Source text ::
───

After three years at my school, I was frustrated in the reading progress being made by the children.  Each year, the teachers and I discussed the concern of how to build greater reading comprehension and greater reading abilities in all children.  Each year we tried new strategies and techniques, and each year our students seemed to show less interest rather than more interest in reading.  Then came the concept of a Literacy Café.

What is special about a Literacy Café?
 Cafés are always centered around a book.  Cafés always include food.  Cafés are created to assist students in synthesizing the information that they have learned in the book and to take it to a new level.

How does a Literacy Café work?
Recently, Children's Author, Suzanne Santillan stopped by for a school visit.  In order to prepare the children in Kindergarten to Second Grade for her visit, a Literacy Café was developed.  Each Café is unique and often, we have learned so much from doing it that if we were to repeat it, the Café would look different the second time. 

In the case of Grandma's Pear Tree, we developed the Café to work with children in kindergarten to second grade.  Children rotated between the following three activities (remember each café has different activities).

Activity One: Retelling and Sequencing Grandma's Pear Tree
A kindergartner draws the beginning, middle and end of the story.
Objective One:  Children will be able to verbally sequence the events in the story using complete sentences.

Children were read the story Grandma's Pear Tree.  With the support of picture cards, children retold the story checking to make sure that all of the items were properly sequenced.

Objective Two: Using a flow map, children will be able to draw picture representations of the beginning, middle and end of the story.
 
Following the retelling/re-enactment of the story, children were given a flow map and asked to draw pictures representing the beginning, middle and end of the story.  The above map was created by a kindergartner. 

Activity Two: Pear Science
Children had a chance to feel, smell, look at, and taste pears vs. avocados.
Objective One:  Children will be able to compare and contrast the features/characteristics of a pear and an avocado. 

Children were asked to think like a scientist and to use all of their senses in comparing a pear to an avocado.  They looked at and held each fruit, compared the outsides and insides of the fruit, measured and weighed the fruit, and in the end got to do a taste test. 

Activity Three: Sensory Adjectives & Cooking
Recipe Card used by a child to make the salad.
Objective One: During a cooking project using pears, children will be able to generate sensory adjectives for all of the foods/tastes in a Pear Salad.  Children will use these adjectives in developing a name for the salad.

───

Requirements ::
A: In the Literacy Café text, which two fruits did children compare during the Pear Science activity?
B: Please reproduce the Literacy Café text word for word, from "In the case" up to and including "of the beginning, middle and end of the story.".

───

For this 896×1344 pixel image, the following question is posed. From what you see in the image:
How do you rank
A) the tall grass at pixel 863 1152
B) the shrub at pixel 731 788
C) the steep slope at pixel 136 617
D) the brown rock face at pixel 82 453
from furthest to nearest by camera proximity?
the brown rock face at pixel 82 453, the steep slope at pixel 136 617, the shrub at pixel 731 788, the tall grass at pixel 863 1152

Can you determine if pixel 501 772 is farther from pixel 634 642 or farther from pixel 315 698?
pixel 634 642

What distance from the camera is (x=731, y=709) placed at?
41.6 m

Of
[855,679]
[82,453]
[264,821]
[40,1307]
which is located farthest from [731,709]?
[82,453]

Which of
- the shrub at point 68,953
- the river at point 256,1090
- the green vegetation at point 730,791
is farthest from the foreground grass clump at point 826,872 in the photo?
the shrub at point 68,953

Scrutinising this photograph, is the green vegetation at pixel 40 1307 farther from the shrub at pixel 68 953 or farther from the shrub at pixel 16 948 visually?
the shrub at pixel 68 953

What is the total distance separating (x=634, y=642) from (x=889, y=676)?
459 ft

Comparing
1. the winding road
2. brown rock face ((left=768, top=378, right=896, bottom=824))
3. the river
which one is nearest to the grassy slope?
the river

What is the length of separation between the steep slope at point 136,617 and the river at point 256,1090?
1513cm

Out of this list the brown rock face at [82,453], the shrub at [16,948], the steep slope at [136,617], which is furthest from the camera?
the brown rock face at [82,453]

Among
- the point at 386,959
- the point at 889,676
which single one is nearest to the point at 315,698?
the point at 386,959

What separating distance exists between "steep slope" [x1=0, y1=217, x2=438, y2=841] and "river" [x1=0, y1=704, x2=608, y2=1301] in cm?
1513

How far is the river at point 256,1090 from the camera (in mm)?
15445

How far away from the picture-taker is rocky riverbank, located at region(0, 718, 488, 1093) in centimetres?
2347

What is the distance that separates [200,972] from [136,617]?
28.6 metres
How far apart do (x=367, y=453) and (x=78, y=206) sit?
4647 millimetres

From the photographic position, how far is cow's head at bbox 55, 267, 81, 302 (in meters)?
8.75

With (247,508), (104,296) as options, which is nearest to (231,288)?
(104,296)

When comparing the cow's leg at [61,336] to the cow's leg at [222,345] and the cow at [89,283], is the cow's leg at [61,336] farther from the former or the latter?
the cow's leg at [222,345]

───

Exercise solutions ::
A: A pear and an avocado.

B:
In the case of Grandma's Pear Tree, we developed the Café to work with children in kindergarten to second grade.  Children rotated between the following three activities (remember each café has different activities).

Activity One: Retelling and Sequencing Grandma's Pear Tree
A kindergartner draws the beginning, middle and end of the story.
Objective One:  Children will be able to verbally sequence the events in the story using complete sentences.

Children were read the story Grandma's Pear Tree.  With the support of picture cards, children retold the story checking to make sure that all of the items were properly sequenced.

Objective Two: Using a flow map, children will be able to draw picture representations of the beginning, middle and end of the story.